Exercise aim - Display each line in the records that includes the word "cliff".

---- Supplied information

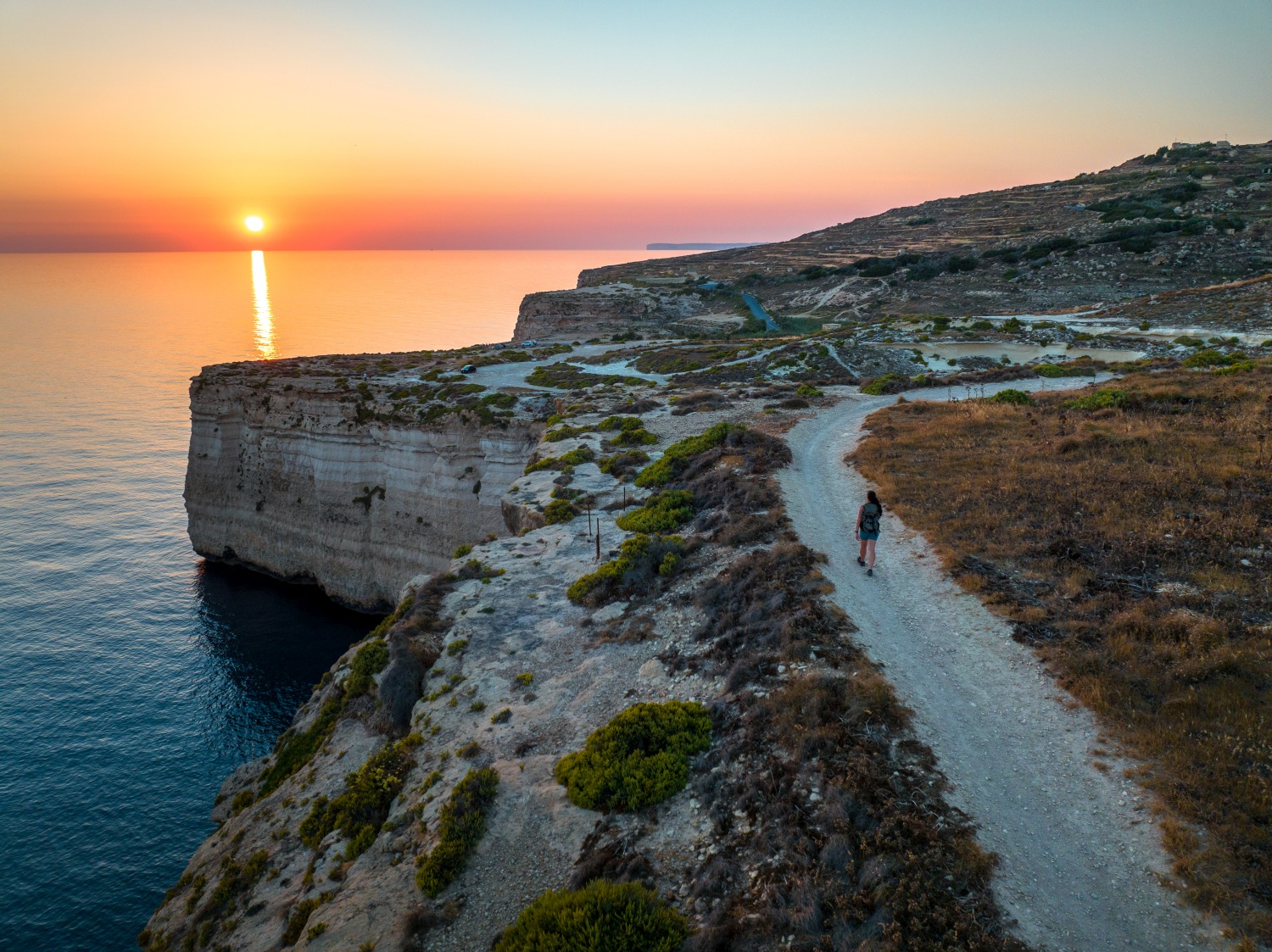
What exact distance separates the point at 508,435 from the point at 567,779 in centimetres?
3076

--------
---- Supplied information

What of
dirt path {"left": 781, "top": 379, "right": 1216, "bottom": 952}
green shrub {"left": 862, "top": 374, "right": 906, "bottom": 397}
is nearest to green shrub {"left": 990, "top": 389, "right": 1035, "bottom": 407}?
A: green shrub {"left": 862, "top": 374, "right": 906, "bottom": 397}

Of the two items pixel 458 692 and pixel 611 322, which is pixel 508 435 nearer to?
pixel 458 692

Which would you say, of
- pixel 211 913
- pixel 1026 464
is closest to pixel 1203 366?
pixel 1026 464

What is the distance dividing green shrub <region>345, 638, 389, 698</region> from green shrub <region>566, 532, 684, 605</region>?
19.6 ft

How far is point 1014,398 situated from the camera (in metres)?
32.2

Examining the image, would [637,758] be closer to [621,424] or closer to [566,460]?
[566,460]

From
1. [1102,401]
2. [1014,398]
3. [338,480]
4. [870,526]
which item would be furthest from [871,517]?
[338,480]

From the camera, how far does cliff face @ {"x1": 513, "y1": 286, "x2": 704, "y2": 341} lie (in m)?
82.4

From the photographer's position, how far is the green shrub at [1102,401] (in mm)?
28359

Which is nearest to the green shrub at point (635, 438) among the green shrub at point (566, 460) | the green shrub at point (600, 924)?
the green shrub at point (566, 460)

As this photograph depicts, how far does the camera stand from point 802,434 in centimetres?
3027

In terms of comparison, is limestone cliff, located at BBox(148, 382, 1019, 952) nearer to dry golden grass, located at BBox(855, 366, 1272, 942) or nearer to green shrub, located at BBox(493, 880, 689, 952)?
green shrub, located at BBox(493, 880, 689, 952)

--------
---- Supplied information

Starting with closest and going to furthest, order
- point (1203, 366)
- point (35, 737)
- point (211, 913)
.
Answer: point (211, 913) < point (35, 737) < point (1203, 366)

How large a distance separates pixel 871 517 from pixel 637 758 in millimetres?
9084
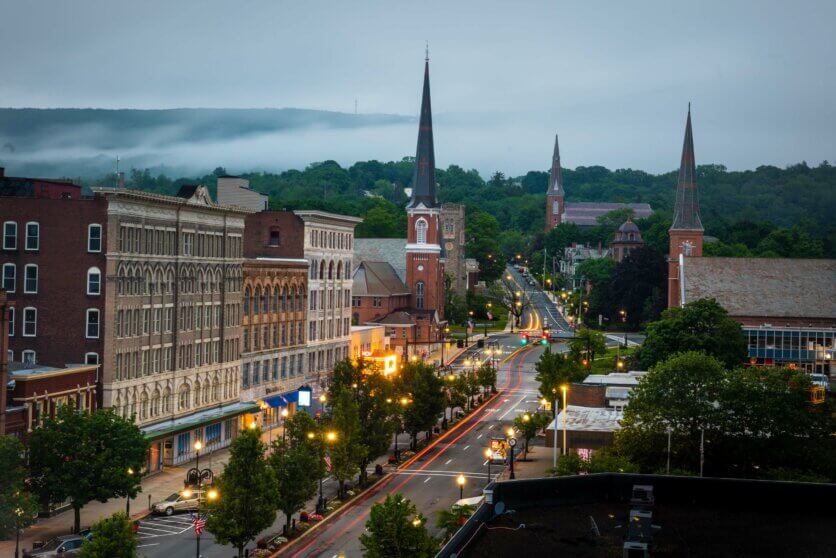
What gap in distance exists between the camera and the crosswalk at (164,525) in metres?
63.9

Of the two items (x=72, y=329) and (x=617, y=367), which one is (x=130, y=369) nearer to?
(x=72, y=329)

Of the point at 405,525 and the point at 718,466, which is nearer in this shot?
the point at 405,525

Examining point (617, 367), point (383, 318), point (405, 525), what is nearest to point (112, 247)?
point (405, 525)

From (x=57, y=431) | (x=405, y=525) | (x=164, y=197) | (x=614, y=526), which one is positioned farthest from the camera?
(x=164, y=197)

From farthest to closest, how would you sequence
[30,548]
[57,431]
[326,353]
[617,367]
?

--------

Answer to this problem -
From the camera, how far does cliff face @ {"x1": 513, "y1": 286, "x2": 704, "y2": 341} lie (in m)?
In terms of comparison, is limestone cliff, located at BBox(148, 382, 1019, 952) nearer to dry golden grass, located at BBox(855, 366, 1272, 942) or nearer to green shrub, located at BBox(493, 880, 689, 952)?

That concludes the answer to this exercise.